Cuando más necesita la fuerza laboral defensa en las empresas, las centrales están ausentes, tal como muestra el descenso de convenios de empresa en la que estampan su firma, que ha pasado del 38% a principios de siglo al 30% actual. La obsesión por ponderar los convenios de sector y despreciar los de empresa, así como por un cómodo sindicalismo cupular que interactúe con los Gobiernos y las patronales, y que hace dejación de trabajar la tierra donde se labra el sindicalismo, la empresa, ha llevado a las centrales a un poder minimalista cuando más fracturado y desregulado está el mercado laboral.

Tanto UGT como CC OO han intentado fórmulas de renovación de sus bases precisamente ahí donde más roto está el mercado laboral.
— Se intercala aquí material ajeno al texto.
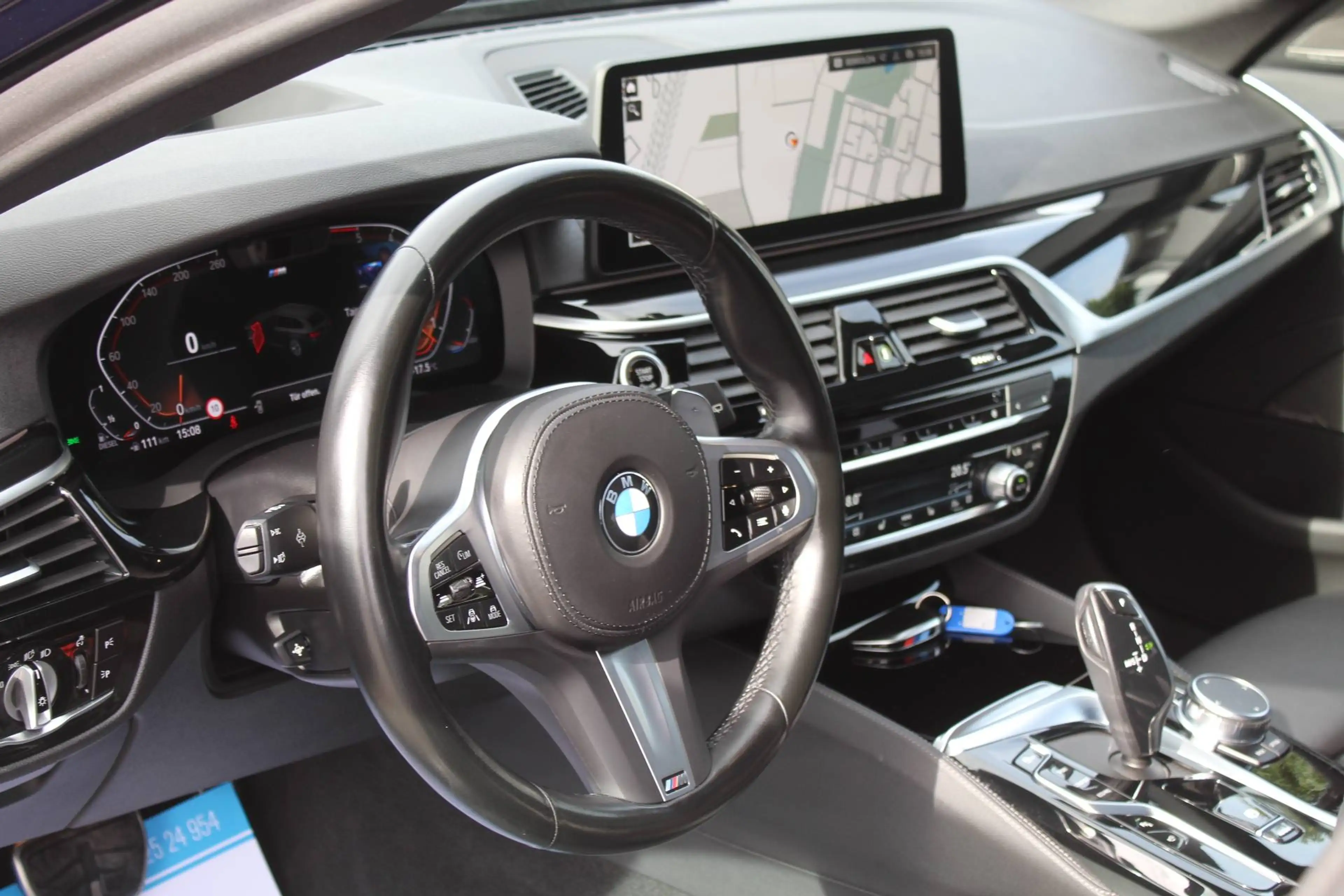 BMW 540 d xDrive M Sportpaket Tour. +HUD+DAB+H&K+Laser — photo 11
Pero la utilización de las redes sociales, aunque proporciona velocidad, es más propensa a la promiscuidad que a la fidelidad. De hecho, es una herramienta utilizada por grupos de trabajadores para sindicar la defensa de sus derechos al margen de los sindicatos, en una especie de cobas (comités obreros de base) digitales exprés.

La creciente utilización de contratos de falsos autónomos, del tiempo parcial voluntario y obligado, del teletrabajo, y la ausencia también creciente del lugar físico de trabajo dificulta el proselitismo sindical. No obstante, los movimientos ciudadanos sí han tenido éxito en la unificación de demandas populares, unas económicas y otras políticas, y las centrales no han encontrado la vía de penetrar en ellos. Reenfocar la estrategia para acoplarla a la globalización, a la defensa del medio ambiente y al encaje de los movimientos migratorios son cuestiones tan urgentes como ausentes en el movimiento sindical.
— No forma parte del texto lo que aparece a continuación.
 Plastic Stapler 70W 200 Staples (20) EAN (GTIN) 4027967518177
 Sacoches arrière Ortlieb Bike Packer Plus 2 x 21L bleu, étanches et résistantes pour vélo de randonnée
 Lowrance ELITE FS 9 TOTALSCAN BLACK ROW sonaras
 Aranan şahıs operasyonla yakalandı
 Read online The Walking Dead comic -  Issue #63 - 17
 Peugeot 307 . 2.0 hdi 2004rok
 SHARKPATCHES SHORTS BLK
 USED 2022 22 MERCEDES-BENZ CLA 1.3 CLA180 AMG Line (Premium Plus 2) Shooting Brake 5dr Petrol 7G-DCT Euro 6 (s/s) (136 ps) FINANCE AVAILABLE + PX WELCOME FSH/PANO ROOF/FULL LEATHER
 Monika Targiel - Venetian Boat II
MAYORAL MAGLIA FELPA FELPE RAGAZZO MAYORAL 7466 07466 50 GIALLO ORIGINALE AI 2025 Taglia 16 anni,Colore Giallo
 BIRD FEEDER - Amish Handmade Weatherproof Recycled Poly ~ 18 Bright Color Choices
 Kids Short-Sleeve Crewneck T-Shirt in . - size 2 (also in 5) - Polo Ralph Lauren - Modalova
Las leyes de la física dicen que cuando alguien deja libre un hueco, otro lo ocupa. Y de hecho, tales movimientos sociales, como demostró el 15M y su trasunto político Podemos y las Mareas, han cogido con éxito las banderas sindicales y han logrado canalizar la opinión de la izquierda sociológica y rentabilizarla en decisiones políticas concretas. Hasta el punto de que hoy la presencia de Podemos en el Parlamento difumina más a los sindicatos, pues es el partido de Iglesias quien obtiene los réditos de cuestiones puramente laborales como los salarios (SMI) o la corrección de lo que ellos llaman los excesos de la reforma laboral de 2012.
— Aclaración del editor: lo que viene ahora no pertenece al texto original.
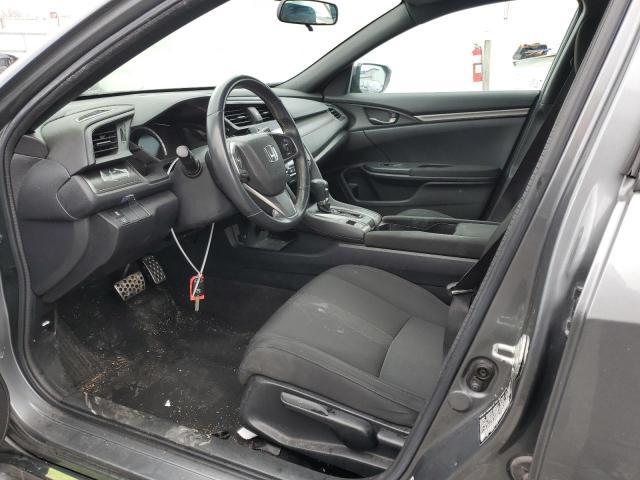 SHHFK7H48HU405488 - 2017 HONDA CIVIC SPORT 灰色 照片 5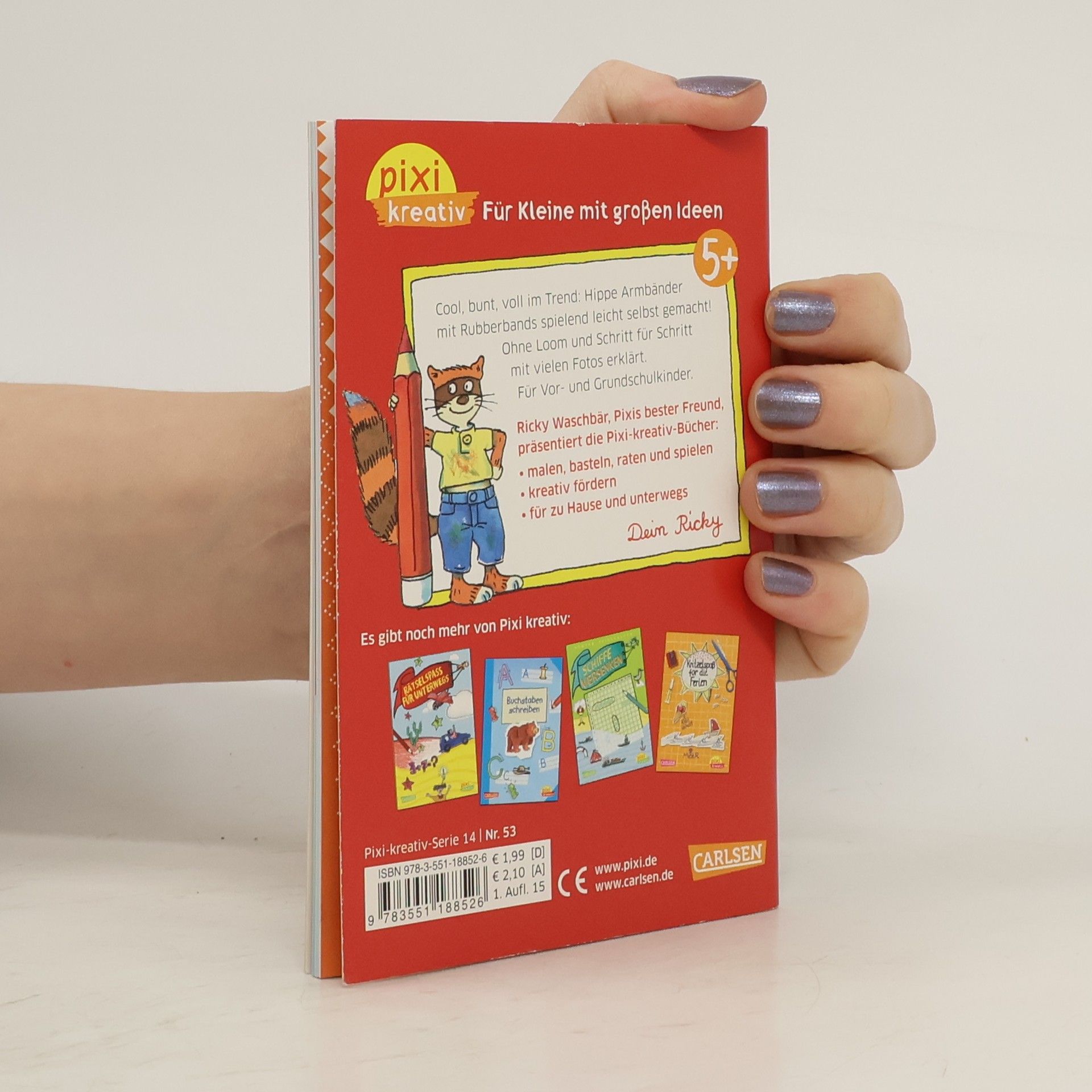 Autorenkollektiv Kreativ knüpfen mit Rubberbands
La canalización parlamentaria de este tipo de demandas es un elemento que enfriaría las opciones de replicar hoy una huelga general como la de 1988. González no tenía entonces una oposición política consistente, ni a izquierda ni a derecha, y los sindicatos eran el único bastión de las demandas populares. Eso sí: Podemos ha tratado de ampliar su balance con la creación de sindicatos alternativos a los tradicionales en sectores con empleo estable y también ha fracasado.